When Skinner proposed this idea to the military, he was met with skepticism. Yet, he received $25,000 to start his work on "Project Pigeon." The device worked! Operant conditioning trained pigeons to navigate missiles appropriately and hit their targets. Unfortunately, there was one problem. The mission killed the pigeons once the missiles were dropped. It would require a lot of pigeons! The military eventually passed on the project, but cockpit prototypes are on display at the American History Museum. Pretty cool, huh?
Examples of Operant Conditioning in Everyday Life
Not every example of operant conditioning has to end in dropping missiles. Nor does it have to happen in a box in a laboratory! You might find that you have used operant conditioning on yourself, a pet, or a child whose behavior changes with rewards and punishments. These operant conditioning examples will look into what this process can do for behavior and personality.
Hot Stove: If you put your hand on a hot stove, you will get burned. More importantly, you are very unlikely to put your hand on that hot stove again. Even though no one has made that stove hot as a punishment, the process still works.
Tips: If you converse with a passenger while driving for Uber, you might get an extra tip at the end of your ride. That's certainly a great reward! You will likely keep conversing with passengers as you drive for Uber. The same type of behavior applies to any service worker who gets tips!
Training a Dog: If your dog sits when you say “sit,” you might treat him. More importantly, they are likely to sit when you say, “sit.” (This is a form of variable-ratio reinforcement. Likely, you only treat your dog 50-90% of the time they sit. If you gave a dog a treat every time they sat, they probably wouldn't have room for breakfast or dinner!)
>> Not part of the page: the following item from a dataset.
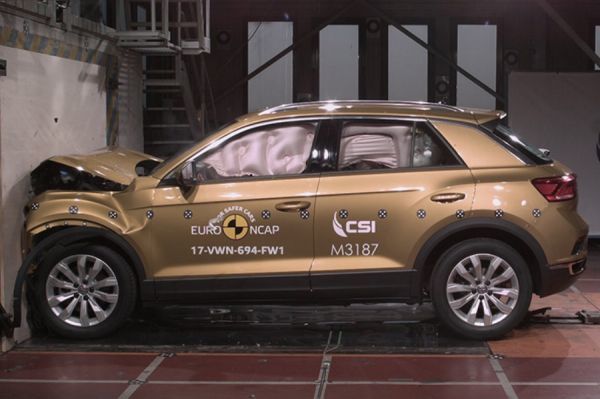 Лучшим «Компактным кроссовером» назван Volkswagen T-Roc.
Operant Conditioning Is Everywhere!
We see operant conditioning training us everywhere, intentionally or unintentionally! Game makers and app developers design their products based on the "rewards" our brains feel when seeing notifications or checking into the app. Schoolteachers use rewards to control their unruly classes. Dog training doesn't always look different from training your child to do chores. We know why this happens, thanks to experiments like the ones performed in Skinner's box.